● **PROBLEM TO WORK ON**
Transcribe exactly, and without pictures, the lines from the one that contains "Щука. Декоративное деревянное блюдо с резьбой" through the last line of the material.

● **DATA IN THIS EXERCISE**
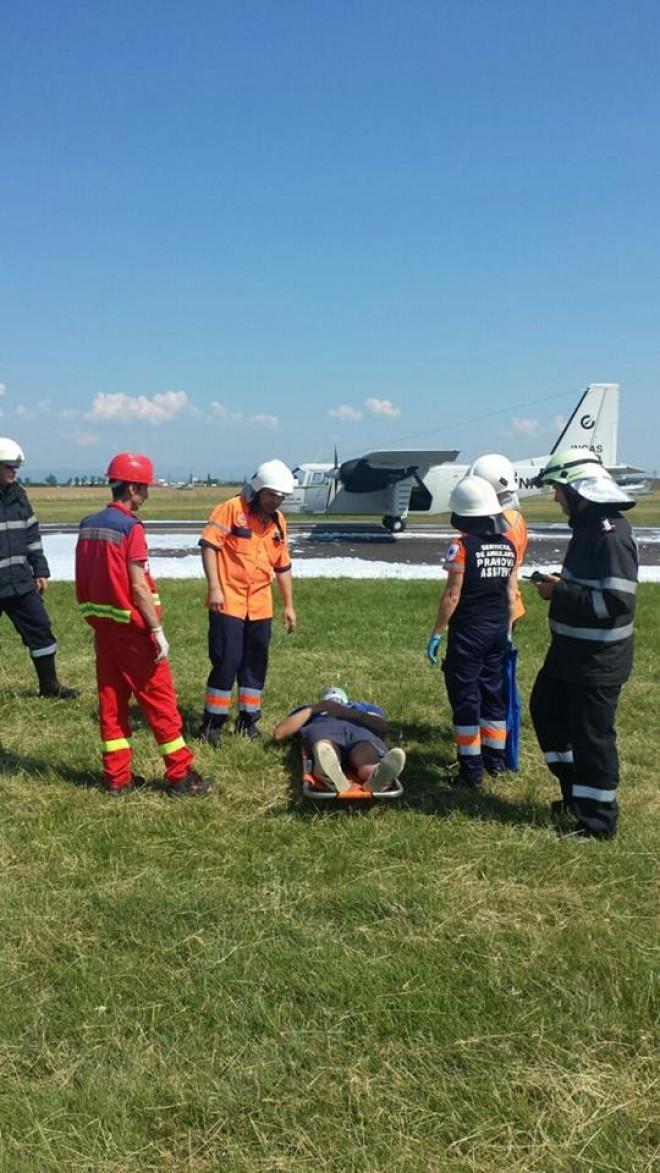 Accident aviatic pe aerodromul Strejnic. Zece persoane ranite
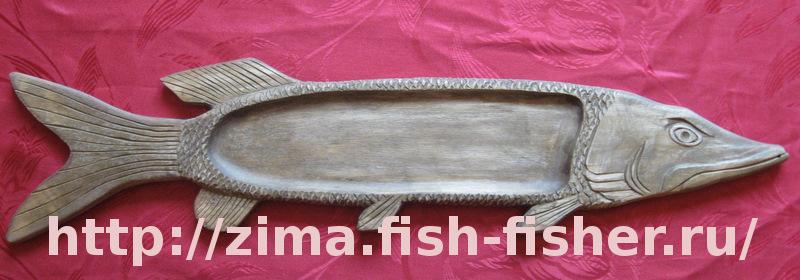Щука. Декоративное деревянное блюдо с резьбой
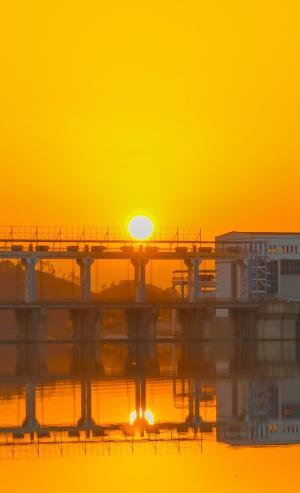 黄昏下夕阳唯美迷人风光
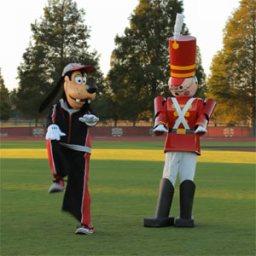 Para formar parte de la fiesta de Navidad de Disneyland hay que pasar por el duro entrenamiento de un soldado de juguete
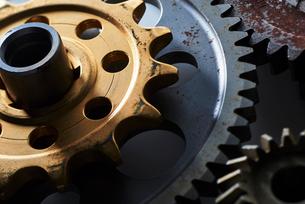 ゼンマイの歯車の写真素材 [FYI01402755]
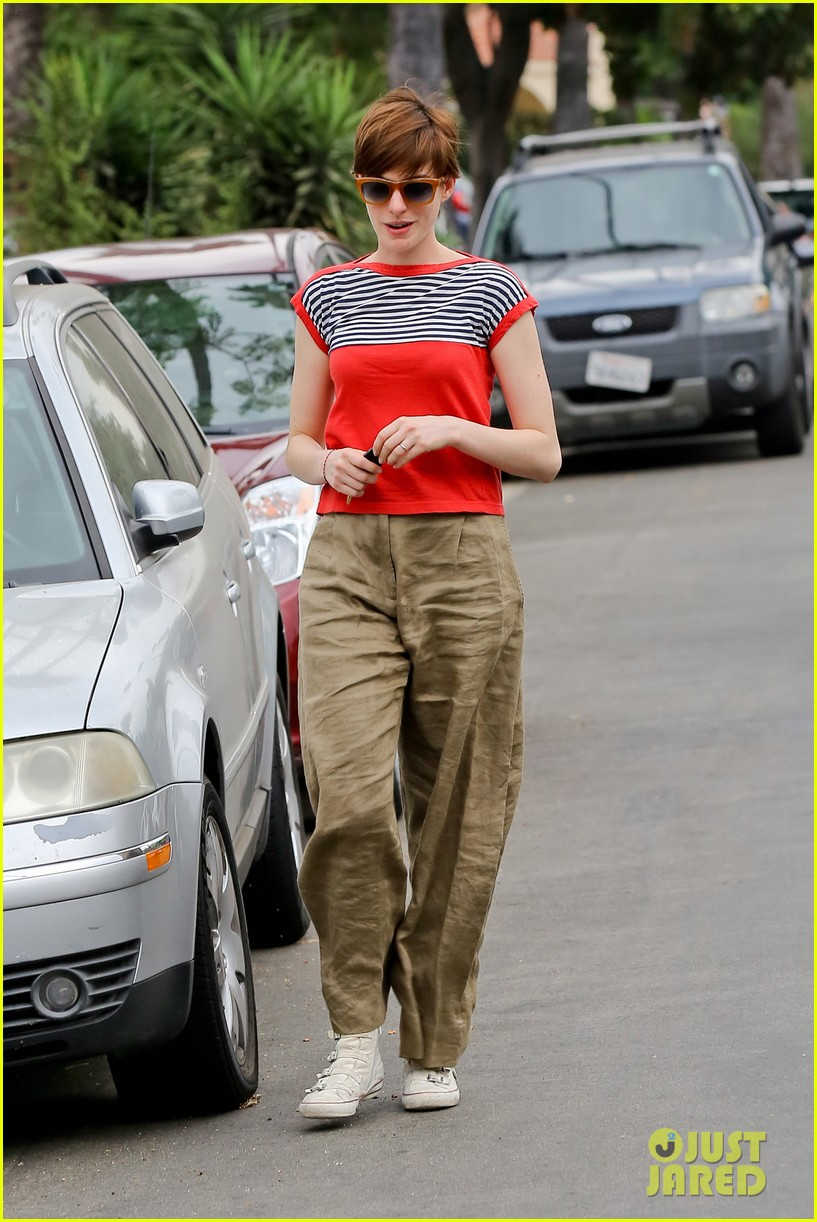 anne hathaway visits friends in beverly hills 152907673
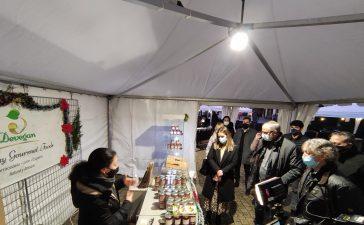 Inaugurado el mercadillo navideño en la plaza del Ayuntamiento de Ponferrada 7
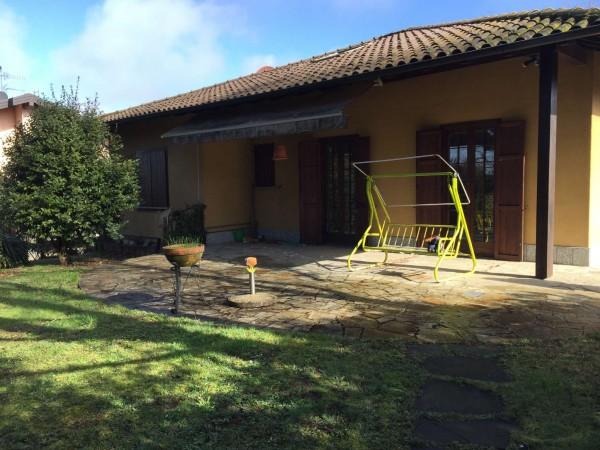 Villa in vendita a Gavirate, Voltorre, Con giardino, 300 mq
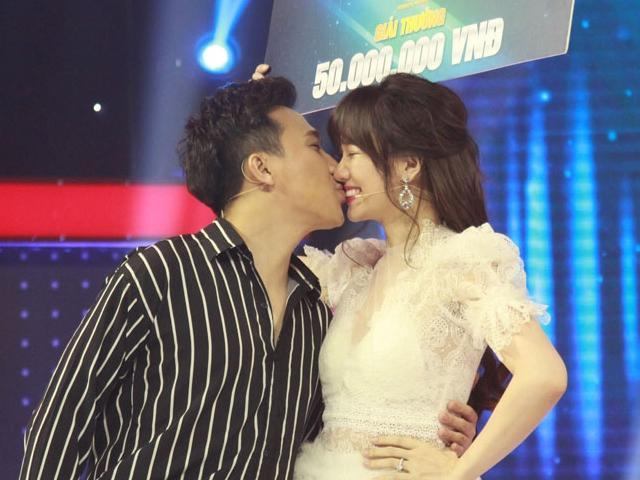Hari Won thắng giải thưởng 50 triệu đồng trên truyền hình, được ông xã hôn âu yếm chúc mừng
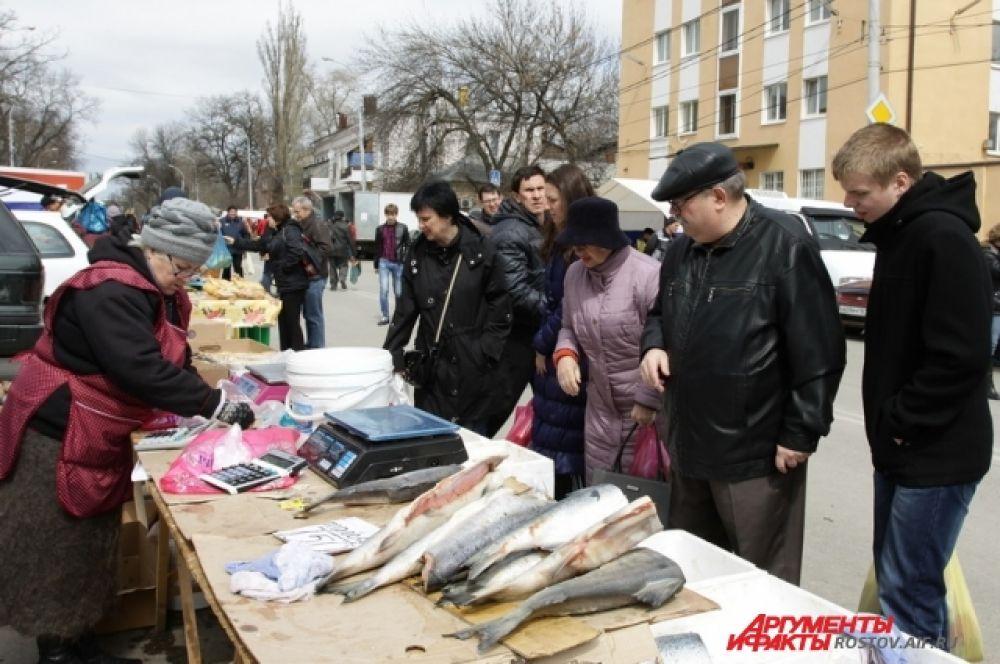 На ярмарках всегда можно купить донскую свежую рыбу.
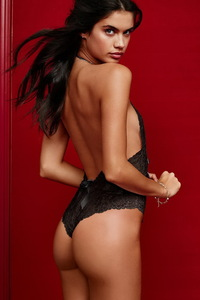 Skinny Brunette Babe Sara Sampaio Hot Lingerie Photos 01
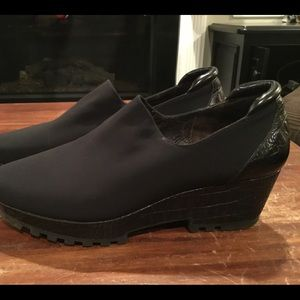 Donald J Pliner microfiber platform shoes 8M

● **THE ANSWER**
Щука. Декоративное деревянное блюдо с резьбой
 黄昏下夕阳唯美迷人风光
 Para formar parte de la fiesta de Navidad de Disneyland hay que pasar por el duro entrenamiento de un soldado de juguete
 ゼンマイの歯車の写真素材 [FYI01402755]
 anne hathaway visits friends in beverly hills 152907673
 Inaugurado el mercadillo navideño en la plaza del Ayuntamiento de Ponferrada 7
 Villa in vendita a Gavirate, Voltorre, Con giardino, 300 mq
Hari Won thắng giải thưởng 50 triệu đồng trên truyền hình, được ông xã hôn âu yếm chúc mừng
 На ярмарках всегда можно купить донскую свежую рыбу.
 Skinny Brunette Babe Sara Sampaio Hot Lingerie Photos 01
 Donald J Pliner microfiber platform shoes 8M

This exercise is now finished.